Job -
Take the line that contains "How far must" and each line after it in the material below, and transcribe them exactly, stopping at the end.

Scene-based reasoning records:
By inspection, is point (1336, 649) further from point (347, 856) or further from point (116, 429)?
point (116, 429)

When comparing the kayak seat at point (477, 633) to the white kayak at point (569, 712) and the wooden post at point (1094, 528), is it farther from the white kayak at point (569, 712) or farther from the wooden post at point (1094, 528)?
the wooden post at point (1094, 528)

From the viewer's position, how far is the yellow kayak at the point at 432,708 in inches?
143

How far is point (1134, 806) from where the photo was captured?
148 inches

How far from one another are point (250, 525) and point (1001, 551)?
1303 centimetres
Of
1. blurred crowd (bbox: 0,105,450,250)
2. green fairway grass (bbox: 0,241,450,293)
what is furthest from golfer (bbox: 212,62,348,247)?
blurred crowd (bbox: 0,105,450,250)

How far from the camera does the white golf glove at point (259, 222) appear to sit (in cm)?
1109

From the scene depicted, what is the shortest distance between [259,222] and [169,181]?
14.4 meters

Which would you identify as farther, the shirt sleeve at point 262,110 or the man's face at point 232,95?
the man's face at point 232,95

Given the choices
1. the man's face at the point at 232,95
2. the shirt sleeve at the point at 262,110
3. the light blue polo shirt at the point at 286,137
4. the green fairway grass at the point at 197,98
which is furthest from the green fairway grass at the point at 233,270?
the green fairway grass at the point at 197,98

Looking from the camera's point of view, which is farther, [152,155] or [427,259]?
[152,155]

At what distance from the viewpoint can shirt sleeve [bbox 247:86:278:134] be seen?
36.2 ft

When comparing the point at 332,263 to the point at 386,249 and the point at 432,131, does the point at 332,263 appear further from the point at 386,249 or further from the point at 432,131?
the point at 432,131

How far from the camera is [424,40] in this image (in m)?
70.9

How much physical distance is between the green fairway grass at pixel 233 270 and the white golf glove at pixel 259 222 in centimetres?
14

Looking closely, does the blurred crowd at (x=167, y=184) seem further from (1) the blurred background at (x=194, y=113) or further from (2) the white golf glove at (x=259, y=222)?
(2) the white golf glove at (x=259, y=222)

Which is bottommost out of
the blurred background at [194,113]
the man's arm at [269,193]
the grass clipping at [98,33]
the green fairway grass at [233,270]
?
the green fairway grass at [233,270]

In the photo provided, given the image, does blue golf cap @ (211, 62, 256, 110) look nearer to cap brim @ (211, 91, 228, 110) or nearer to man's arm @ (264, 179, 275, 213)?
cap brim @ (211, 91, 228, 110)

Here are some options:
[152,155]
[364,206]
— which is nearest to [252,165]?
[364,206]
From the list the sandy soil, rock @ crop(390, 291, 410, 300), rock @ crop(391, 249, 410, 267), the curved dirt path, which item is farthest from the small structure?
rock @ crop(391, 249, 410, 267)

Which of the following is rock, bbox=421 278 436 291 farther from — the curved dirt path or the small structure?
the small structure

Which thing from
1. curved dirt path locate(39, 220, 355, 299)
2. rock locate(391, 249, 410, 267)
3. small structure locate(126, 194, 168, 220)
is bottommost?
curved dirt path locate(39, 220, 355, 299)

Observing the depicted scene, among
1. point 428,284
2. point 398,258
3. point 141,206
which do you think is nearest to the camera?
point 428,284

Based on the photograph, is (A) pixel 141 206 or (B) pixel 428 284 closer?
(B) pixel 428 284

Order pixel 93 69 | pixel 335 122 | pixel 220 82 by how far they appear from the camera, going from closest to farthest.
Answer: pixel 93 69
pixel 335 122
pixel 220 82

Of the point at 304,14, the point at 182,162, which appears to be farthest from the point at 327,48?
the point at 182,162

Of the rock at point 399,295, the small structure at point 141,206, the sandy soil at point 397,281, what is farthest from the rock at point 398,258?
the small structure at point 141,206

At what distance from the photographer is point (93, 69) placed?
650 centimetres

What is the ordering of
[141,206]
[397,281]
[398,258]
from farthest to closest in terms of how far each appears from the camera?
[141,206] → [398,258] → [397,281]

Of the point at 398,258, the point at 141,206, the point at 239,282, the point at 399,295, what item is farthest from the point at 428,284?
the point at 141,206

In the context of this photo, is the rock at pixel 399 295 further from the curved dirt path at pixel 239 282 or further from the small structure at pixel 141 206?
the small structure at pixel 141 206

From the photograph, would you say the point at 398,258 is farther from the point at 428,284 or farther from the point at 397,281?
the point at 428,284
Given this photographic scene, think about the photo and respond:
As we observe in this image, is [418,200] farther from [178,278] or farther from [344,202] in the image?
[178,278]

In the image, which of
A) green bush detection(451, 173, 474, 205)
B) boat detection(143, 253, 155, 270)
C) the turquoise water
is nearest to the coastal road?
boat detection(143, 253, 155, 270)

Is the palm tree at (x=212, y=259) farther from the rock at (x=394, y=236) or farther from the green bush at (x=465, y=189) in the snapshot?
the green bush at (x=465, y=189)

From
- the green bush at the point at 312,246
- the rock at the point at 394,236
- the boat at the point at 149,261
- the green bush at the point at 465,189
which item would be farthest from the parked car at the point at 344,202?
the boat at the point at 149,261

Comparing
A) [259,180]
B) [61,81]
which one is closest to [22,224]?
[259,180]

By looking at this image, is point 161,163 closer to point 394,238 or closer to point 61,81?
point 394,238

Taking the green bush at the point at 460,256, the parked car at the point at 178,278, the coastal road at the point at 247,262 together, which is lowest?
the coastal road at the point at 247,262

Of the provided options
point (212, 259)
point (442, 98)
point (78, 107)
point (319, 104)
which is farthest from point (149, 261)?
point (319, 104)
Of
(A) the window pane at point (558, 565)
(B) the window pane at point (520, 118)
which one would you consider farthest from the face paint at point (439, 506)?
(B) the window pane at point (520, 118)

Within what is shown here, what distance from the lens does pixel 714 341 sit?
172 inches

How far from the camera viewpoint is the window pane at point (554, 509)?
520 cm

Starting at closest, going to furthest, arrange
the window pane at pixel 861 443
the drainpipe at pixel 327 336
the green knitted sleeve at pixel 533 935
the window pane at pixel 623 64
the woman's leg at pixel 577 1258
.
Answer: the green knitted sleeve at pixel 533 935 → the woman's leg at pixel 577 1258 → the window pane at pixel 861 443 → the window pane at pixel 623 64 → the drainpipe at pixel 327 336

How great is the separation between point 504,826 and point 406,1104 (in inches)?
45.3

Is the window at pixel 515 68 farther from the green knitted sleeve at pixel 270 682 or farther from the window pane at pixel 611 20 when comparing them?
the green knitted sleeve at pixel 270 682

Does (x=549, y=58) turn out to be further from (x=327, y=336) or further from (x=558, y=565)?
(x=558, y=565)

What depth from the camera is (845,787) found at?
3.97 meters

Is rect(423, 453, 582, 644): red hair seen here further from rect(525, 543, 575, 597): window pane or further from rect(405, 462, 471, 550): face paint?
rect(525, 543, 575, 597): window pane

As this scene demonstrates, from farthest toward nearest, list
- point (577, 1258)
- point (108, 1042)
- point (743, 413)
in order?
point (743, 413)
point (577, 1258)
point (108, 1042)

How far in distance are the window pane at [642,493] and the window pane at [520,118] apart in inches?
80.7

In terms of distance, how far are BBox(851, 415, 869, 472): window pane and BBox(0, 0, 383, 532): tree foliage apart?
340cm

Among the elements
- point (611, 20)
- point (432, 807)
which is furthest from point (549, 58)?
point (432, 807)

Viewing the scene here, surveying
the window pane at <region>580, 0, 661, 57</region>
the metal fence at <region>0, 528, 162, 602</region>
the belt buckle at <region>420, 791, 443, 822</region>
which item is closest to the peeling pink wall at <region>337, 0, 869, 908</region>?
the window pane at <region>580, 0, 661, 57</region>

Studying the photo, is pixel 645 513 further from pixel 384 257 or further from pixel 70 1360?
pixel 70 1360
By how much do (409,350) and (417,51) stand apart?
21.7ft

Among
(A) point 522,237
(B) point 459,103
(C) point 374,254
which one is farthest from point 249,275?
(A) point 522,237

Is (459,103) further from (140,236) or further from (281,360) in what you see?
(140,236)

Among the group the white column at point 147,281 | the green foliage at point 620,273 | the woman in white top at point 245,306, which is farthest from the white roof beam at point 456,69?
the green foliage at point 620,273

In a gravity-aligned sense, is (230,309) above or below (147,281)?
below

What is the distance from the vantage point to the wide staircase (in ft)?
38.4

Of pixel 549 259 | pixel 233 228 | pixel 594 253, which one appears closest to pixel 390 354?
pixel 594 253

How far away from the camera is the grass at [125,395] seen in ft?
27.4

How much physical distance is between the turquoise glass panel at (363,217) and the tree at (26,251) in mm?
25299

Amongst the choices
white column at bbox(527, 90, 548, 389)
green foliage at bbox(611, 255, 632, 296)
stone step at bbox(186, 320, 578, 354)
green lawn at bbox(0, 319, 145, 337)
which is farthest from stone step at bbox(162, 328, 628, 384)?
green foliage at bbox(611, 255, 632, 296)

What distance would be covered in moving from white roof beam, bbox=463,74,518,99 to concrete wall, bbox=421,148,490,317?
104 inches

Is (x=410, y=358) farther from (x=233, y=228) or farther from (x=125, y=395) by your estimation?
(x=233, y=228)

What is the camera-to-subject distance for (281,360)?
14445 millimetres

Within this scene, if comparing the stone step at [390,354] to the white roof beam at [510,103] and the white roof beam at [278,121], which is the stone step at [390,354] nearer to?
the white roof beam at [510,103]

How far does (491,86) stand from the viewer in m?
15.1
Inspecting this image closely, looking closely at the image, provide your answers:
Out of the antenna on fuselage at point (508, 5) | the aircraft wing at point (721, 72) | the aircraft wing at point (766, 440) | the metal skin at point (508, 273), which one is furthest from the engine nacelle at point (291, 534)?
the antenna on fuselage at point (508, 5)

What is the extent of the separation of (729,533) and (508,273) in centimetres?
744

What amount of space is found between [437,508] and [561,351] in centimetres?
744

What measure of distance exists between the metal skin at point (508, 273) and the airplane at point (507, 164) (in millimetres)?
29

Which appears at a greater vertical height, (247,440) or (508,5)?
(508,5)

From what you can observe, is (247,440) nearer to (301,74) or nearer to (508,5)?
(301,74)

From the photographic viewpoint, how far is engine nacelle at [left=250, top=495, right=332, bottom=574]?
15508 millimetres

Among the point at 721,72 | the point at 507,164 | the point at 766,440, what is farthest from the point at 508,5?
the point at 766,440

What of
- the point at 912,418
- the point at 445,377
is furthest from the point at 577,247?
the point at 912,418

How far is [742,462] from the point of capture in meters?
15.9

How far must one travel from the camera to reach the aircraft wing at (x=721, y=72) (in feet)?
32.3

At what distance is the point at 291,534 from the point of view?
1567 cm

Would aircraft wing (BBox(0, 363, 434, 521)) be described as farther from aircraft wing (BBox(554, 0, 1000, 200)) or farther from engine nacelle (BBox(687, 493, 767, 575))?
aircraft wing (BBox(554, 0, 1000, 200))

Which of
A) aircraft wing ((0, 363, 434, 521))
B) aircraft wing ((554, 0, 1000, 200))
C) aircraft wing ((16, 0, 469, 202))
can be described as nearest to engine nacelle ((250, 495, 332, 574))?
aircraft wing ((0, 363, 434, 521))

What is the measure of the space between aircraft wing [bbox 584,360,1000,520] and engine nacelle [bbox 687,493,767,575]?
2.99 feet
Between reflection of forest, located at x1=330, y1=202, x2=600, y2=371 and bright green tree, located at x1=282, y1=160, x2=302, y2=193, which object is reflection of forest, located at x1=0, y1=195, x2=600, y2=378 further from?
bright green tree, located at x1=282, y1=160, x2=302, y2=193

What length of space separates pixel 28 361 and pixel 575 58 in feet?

Task response -
How far must one travel from the camera to reach the aircraft wing at (x=721, y=72) (in feet)?
32.3

At what distance is the point at 291,534 from the point of view?
1567 cm

Would aircraft wing (BBox(0, 363, 434, 521)) be described as farther from aircraft wing (BBox(554, 0, 1000, 200)) or farther from engine nacelle (BBox(687, 493, 767, 575))?
aircraft wing (BBox(554, 0, 1000, 200))

Which of
A) aircraft wing ((0, 363, 434, 521))
B) aircraft wing ((554, 0, 1000, 200))
C) aircraft wing ((16, 0, 469, 202))
can be described as nearest to engine nacelle ((250, 495, 332, 574))?
aircraft wing ((0, 363, 434, 521))

What is the measure of the space between aircraft wing [bbox 584,360,1000,520] and engine nacelle [bbox 687,493,767,575]?
2.99 feet
Between reflection of forest, located at x1=330, y1=202, x2=600, y2=371 and bright green tree, located at x1=282, y1=160, x2=302, y2=193, which object is reflection of forest, located at x1=0, y1=195, x2=600, y2=378 further from?
bright green tree, located at x1=282, y1=160, x2=302, y2=193

What length of space separates pixel 28 361 and pixel 575 58 in feet?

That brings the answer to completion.